Guy Time: How To Make The Most Out Of Friendships
As guys, it is common for us to spend a lot of time with our friends at bars (although not all of us do!), or to spend a lot of time with each other in the same places on a regular basis. That can become very boring very quickly, though, but if we are used to meeting up at the same places then it can be hard to shake off meeting up in those places and choosing to go elsewhere. If we do meet our friends at the same bar week in, week out, then we can very quickly become accustomed to the place and feel comfortable there – we may even like the fact that the bar staff know our names, know where we sit, and know what we drink – but in the long run, the same routine can actually become very boring.
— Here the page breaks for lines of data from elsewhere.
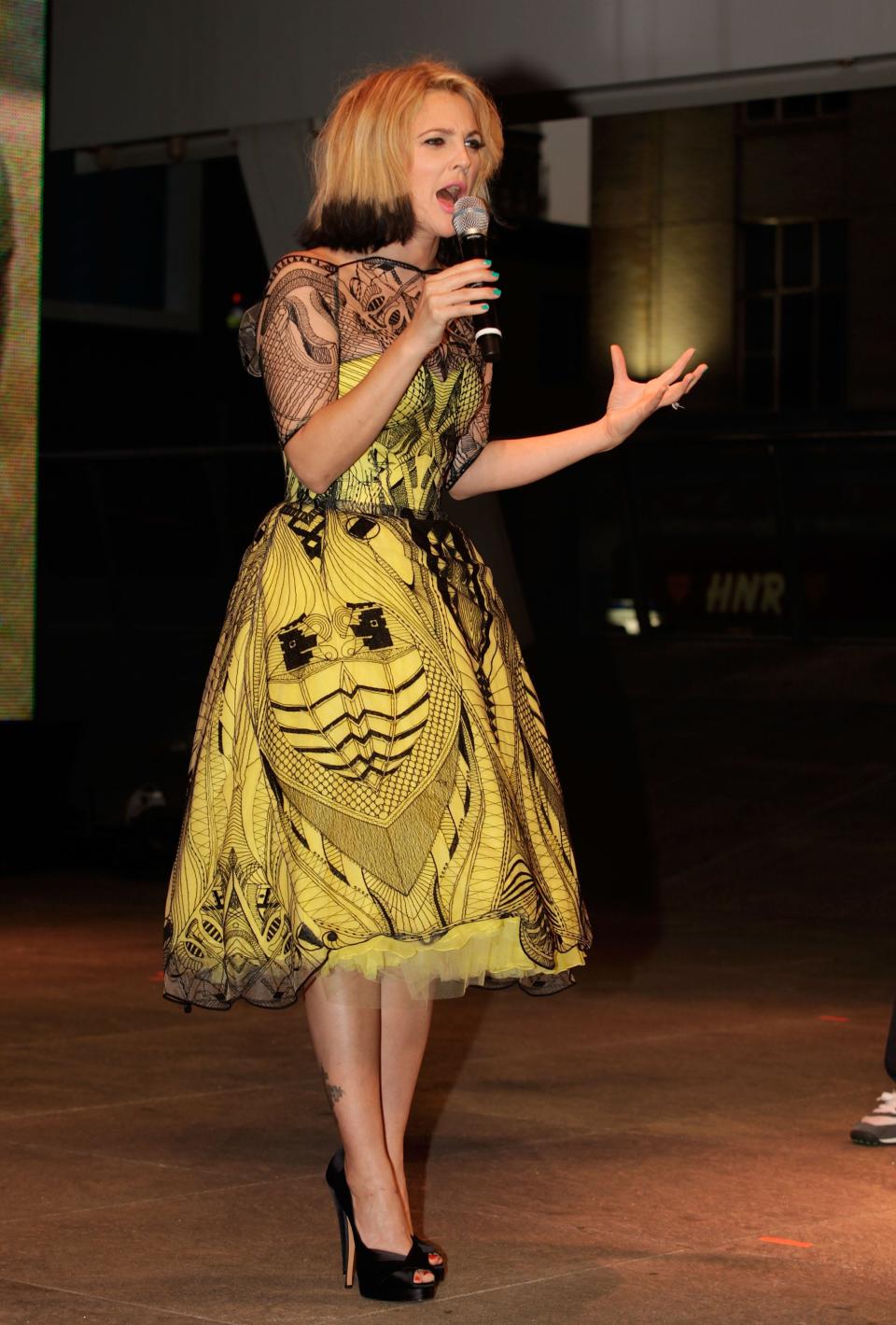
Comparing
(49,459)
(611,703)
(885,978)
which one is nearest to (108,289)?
(49,459)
Say, for example, if you and your friends choose to go to the cinema (rather than a bar) every week; you will all choose the movie you would all like to watch and the likelihood is that you will be excited and will look forward to the cinema for a while but, in the end, you may become tired of it and will look for something else to do. It is the same with whatever you choose to do, doing the same thing over and over again can become monotonous and tiresome and can result in you becoming unhappy and you can also begin to start not looking forward to seeing your friends – which is a bad thing, obviously. Every man needs some time with his friends.
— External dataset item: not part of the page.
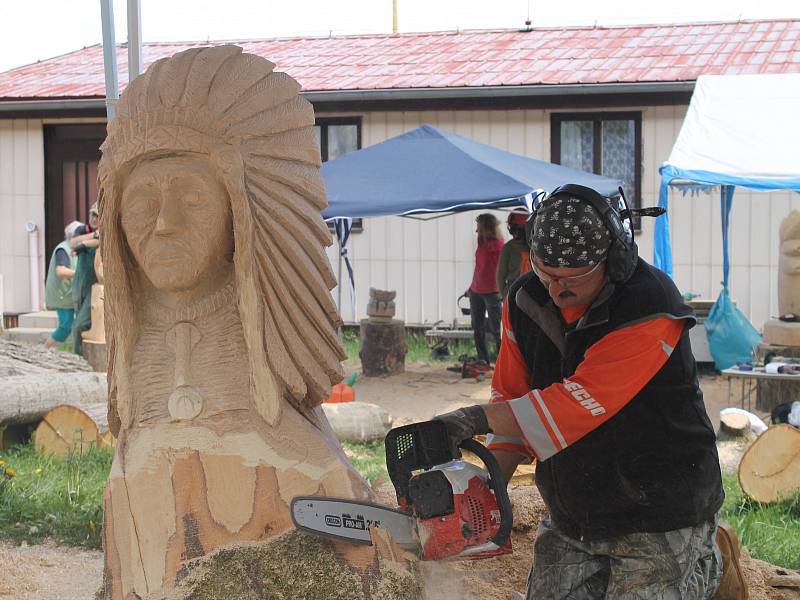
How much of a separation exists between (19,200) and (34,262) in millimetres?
765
Whether we have known our friends since we were very young, or even since we have become a bit older, it is essential that we surround ourselves with the right people who we feel comfortable around and who we feel that we can talk to about anything ranging from our jobs, to the latest sport news, to the relationships we have with our family. If we surround ourselves with the wrong people, then there is a good chance that we will soon become pretty unhappy and could even sense our personality moulding into the personalities of our friends – and if we do not like certain aspects of the personalities of our friends then that is only going to turn out to be a bad thing as we could potentially soon become a person who we are not really familiar with. When we do not recognise ourselves, and if we begin to say things which we do not really agree with and are just saying those things to fit in with the group of friends that we have then you may want to think about getting to know new people. A change in your personality can affect lots of different aspects of our lives – from personal relationships (like with our parents or other half), to the way we feel about our job (before, we may have looked forward to our job but now our work ethic and morale at work is at a level which is not recognisable from before).
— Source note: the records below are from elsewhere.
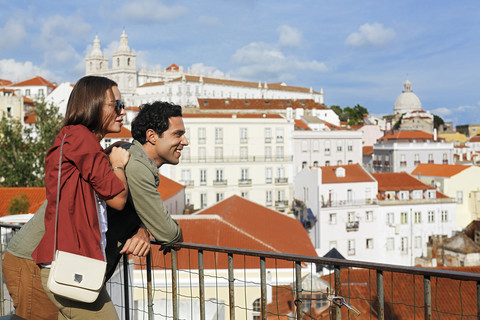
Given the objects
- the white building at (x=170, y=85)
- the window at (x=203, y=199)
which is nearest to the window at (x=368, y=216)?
the window at (x=203, y=199)

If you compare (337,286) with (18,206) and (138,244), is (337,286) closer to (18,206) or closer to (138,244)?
(138,244)

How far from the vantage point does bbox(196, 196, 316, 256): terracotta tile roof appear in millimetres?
17203

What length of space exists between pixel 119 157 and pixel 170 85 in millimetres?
95013

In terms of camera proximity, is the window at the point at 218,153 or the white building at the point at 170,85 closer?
the window at the point at 218,153

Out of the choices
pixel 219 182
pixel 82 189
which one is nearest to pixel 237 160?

If you are keen for new ideas on what to do with your friends, it could be a good idea to get them all together in one place and talk about what options are available and what sort of things everyone would like to do. An innovative, yet easy, idea could be to invite all of your friends who meet up regularly over to your house so that everyone can chill out and take part in a range of activities. You could invest in a games corner, and add things like games consoles, a pool table, a foosball table or even a dart board. If you want to invest in this sort of thing, then do some research on the prices of these products and make sure that you can actually afford them – or even save up a bit and invest! If all of your friends really enjoy playing darts, then you will need to invest in a dart board, and the best models can be found here. Whereas, if all of your friends really want to play on games consoles, you may have some stashed in the attic or in the spare room.